_Written problem_. Copy out every line of the records below word for word, leaving out the pictures.

_Task data_.

——

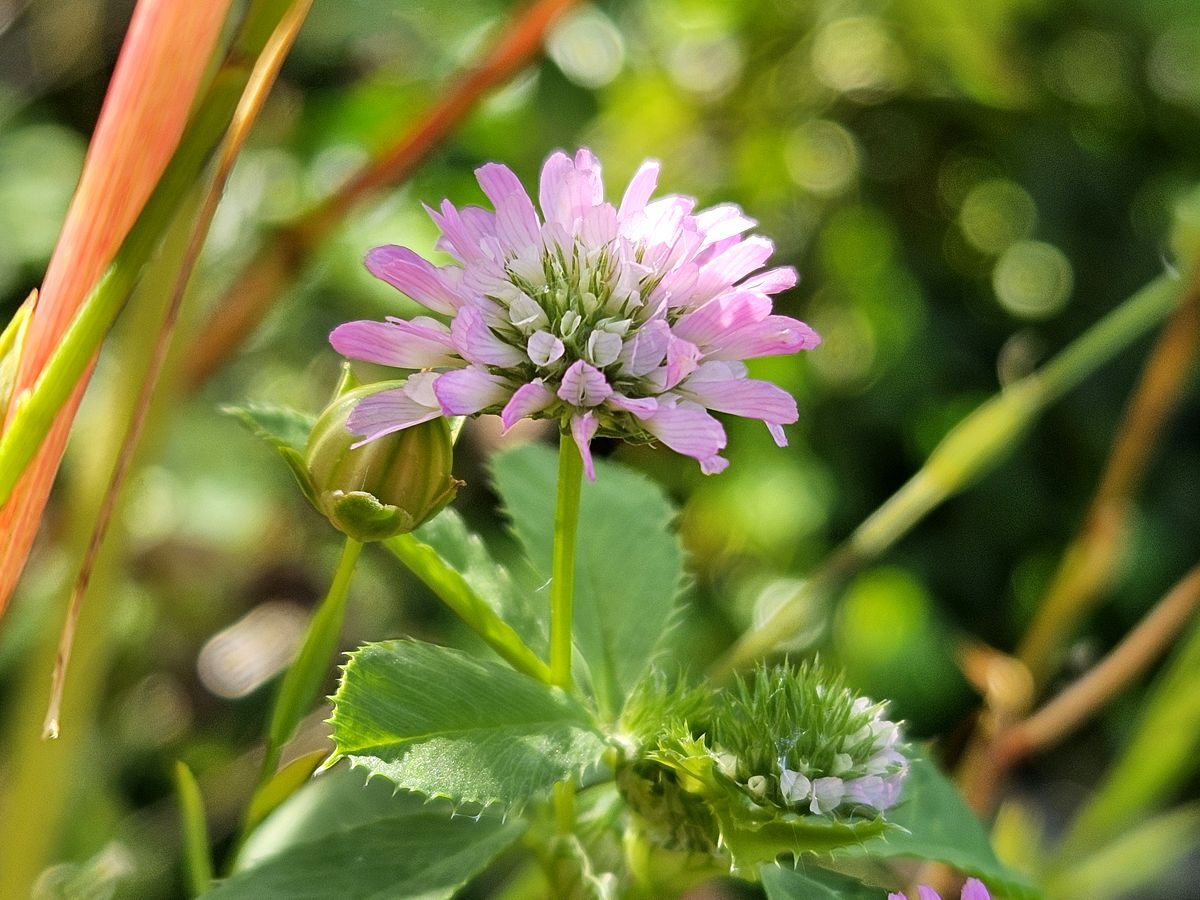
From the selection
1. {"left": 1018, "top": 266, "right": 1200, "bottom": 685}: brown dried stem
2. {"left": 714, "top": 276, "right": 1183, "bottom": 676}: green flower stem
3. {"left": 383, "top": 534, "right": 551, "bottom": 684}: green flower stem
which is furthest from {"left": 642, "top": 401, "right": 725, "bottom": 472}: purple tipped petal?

——

_Output below_.
From the selection
1. {"left": 1018, "top": 266, "right": 1200, "bottom": 685}: brown dried stem
2. {"left": 714, "top": 276, "right": 1183, "bottom": 676}: green flower stem
3. {"left": 383, "top": 534, "right": 551, "bottom": 684}: green flower stem
which is furthest from {"left": 642, "top": 401, "right": 725, "bottom": 472}: purple tipped petal?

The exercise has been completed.